Os participantes desta pesquisa podem ter optado por uma conduta errônea tanto por medo, como por não querer envolvimento com tais situações, esquivando-se de proceder da forma correta por meio da devida notificação. Dessa forma, percebe-se que na prática os serviços que deveriam ser oferecidos pela equipe da ESF, como por exemplo, identificação, notificação e proteção das vítimas que se encontram em situação de violência não são concretizados.
Diante do exposto, tornou-se evidente que o cirurgião-dentista pode ser visto como um dos profissionais de saúde que teria maior possibilidade de diagnosticar ferimentos causados por situações de violência, por causa das regiões comumente envolvidas.

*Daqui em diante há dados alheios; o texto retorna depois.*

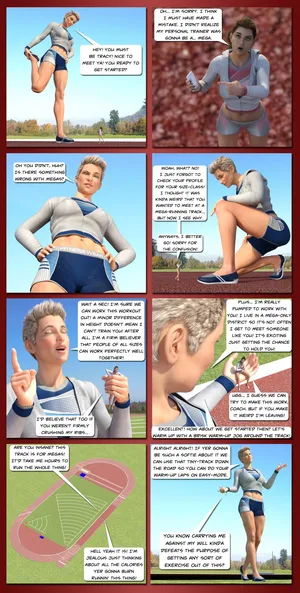 [BoomGTS] My Mega Micro Life 1 - 8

Logo, deve ser dada importância à abordagem do tema maus-tratos infantis durante a graduação, e incentivos governamentais devem ser fortalecidos para a qualificação dos profissionais atuantes nos serviços de atenção primária à saúde, de forma a tornar o diagnóstico e a denúncia cada vez mais efetivos e constantes.
Sendo assim, considerando as limitações inerentes a um estudo transversal, sobretudo no que se refere ao fato de que a maior parte das respostas dadas estiveram condicionadas à memória do entrevistado, outras investigações deverão ser conduzidas, pois os maus-tratos contra crianças e adolescentes são uma realidade no país e um problema de saúde pública, exigindo medidas preventivas e solucionadoras para que desta forma ocorra uma melhoria no diagnóstico e na conduta dos profissionais, com consequente avanço nos serviços ofertados pelo setor público.
CONCLUSÃO
Os cirurgiões-dentistas, da rede de atenção básica da cidade de Guarabira – PB, identificaram em grande parte dos casos de maus-tratos, situações de origem intrafamiliar, cujas principais vítimas foram do sexo feminino, sendo os sinais físicos da violência observados, sobretudo, na região da cabeça, porém com poucas lesões intra-orais.
Ainda que a maior parte dos interrogados não tenham estudado o tema na graduação e desconheça a ficha de notificação, a maioria reconheceu a obrigatoriedade da denúncia dos casos suspeitos. A principal conduta adotada, contudo, foi apenas o diálogo com os pais ou responsáveis.